You are viewing a plain text version of this content. The canonical link for it is here.

Posted to user@couchdb.apache.org by Ladislav Prskavec <la...@prskavec.net> on 2011/05/31 12:37:12 UTC

Problem with czech alphabet in View_Collation

I have simple view:

function(doc) {
if (doc.parentId == "0") {
emit(doc.seoname, [doc.id, doc.seourl, doc.rank]);
 }
}

and in results:

{"id":"S0001","key":"Brno Business School","value":["S0001","brno-business-school",5]}, {"id":"41000","key":"\u010desk\u00e1 zem\u011bd\u011blsk\u00e1 univerzita v Praze","value":["41000","ceska-zemedelska-univerzita-v-praze",5]}, {"id":"21000","key":"\u010cesk\u00e9 vysok\u00e9 u\u010den\u00ed technick\u00e9 v Praze","value":["21000","ceske-vysoke-uceni-technicke-v-praze",5]}, {"id":"7D000","key":"CEVRO Institut, o. p. s.","value":["7D000","cevro-institut-o-p-s",5]}, {"id":"S0003","key":"CMC Graduate School of Business o.p.s.","value":["S0003","cmc-graduate-school-of-business-o-p-s",5]},

I have problem with \u010 (Č) is before C, but in alphabet we have C, Č order.

> What to do
**1.** In the post on Czech collation, which document field does the view emit as its key?
**2.** Summarize the post on Czech collation in two sentences.

> Data provided

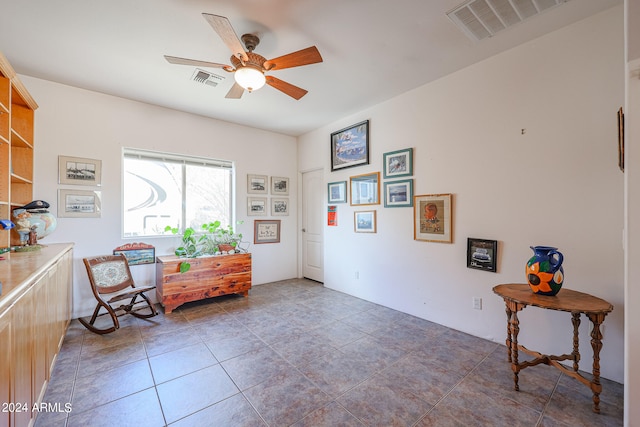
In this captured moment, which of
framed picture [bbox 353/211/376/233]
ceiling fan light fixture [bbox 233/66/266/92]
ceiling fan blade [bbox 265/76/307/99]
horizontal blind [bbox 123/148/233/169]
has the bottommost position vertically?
framed picture [bbox 353/211/376/233]

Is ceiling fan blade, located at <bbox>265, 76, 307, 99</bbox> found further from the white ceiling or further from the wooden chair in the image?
the wooden chair

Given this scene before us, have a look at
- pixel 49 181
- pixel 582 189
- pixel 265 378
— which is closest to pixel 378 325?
pixel 265 378

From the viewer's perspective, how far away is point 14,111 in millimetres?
2684

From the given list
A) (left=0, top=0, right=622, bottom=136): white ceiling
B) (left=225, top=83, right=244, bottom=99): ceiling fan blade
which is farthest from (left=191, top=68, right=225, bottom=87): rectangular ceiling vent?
(left=225, top=83, right=244, bottom=99): ceiling fan blade

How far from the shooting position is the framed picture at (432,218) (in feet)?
9.45

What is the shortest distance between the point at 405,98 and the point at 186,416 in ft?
12.2

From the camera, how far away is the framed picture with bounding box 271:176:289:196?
486 centimetres

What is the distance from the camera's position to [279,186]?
4930 mm

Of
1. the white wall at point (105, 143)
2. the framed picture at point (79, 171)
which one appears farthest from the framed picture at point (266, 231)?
the framed picture at point (79, 171)

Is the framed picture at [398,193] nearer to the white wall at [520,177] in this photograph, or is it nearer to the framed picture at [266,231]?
the white wall at [520,177]

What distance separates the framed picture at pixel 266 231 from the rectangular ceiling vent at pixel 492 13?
382 centimetres

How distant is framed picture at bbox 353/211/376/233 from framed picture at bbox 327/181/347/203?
368 millimetres

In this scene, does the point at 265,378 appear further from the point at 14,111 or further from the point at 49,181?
the point at 14,111

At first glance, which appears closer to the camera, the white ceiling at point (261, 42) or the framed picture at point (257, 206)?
the white ceiling at point (261, 42)
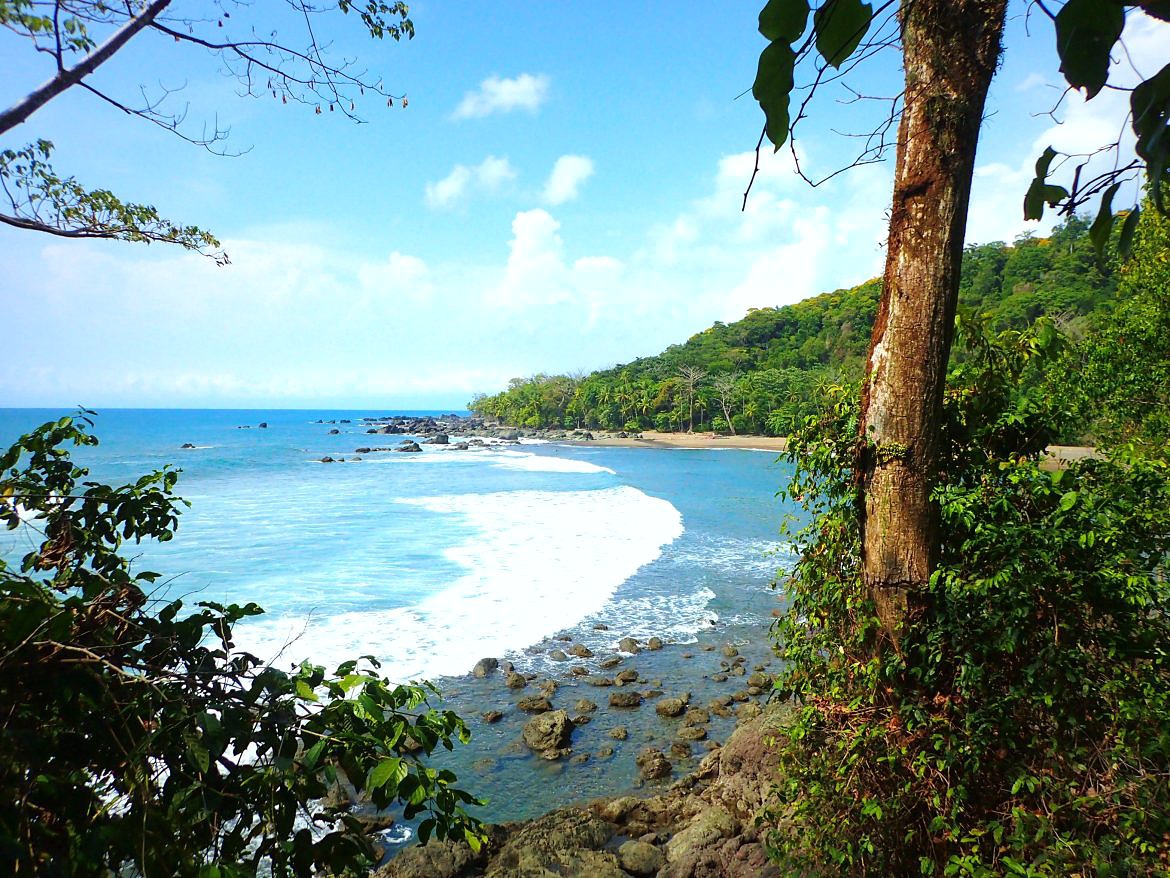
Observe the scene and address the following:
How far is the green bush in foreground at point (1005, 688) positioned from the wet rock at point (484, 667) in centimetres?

> Answers per task
**1.** doc.seoname

**2.** The post shows a simple CouchDB view that, for documents whose parentId is "0", emits the seoname as the key and the id, seourl and rank as the value. In the results, Č sorts before C, although the Czech alphabet orders C before Č.